### MATERIAL SUPPLIED ###

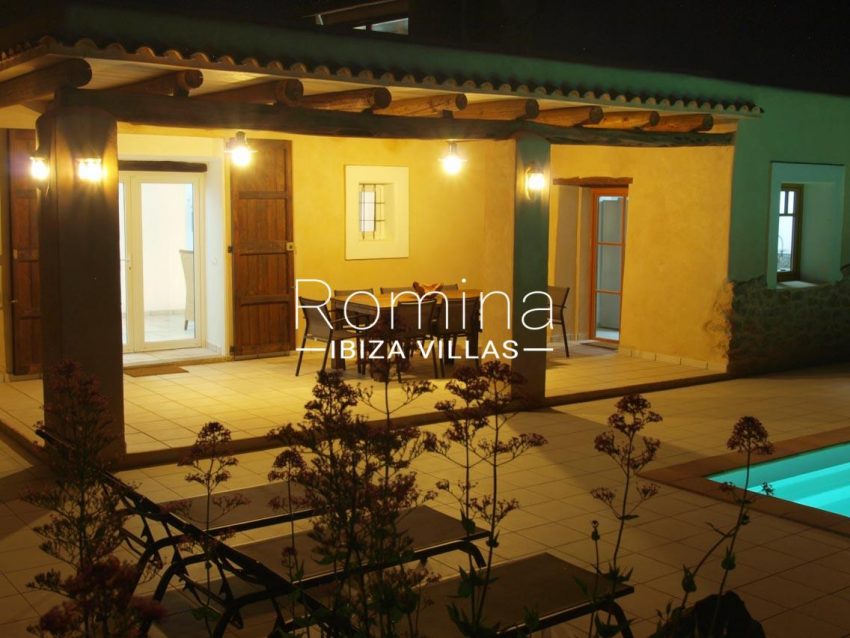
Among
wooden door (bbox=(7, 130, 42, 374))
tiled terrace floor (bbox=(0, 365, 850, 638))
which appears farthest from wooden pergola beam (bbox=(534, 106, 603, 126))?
wooden door (bbox=(7, 130, 42, 374))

###

PROBLEM DETAILS => Repeat the lines of the material above word for word, leaving out the picture.

THE RESPONSE =>
Among
wooden door (bbox=(7, 130, 42, 374))
tiled terrace floor (bbox=(0, 365, 850, 638))
which appears farthest from wooden pergola beam (bbox=(534, 106, 603, 126))?
wooden door (bbox=(7, 130, 42, 374))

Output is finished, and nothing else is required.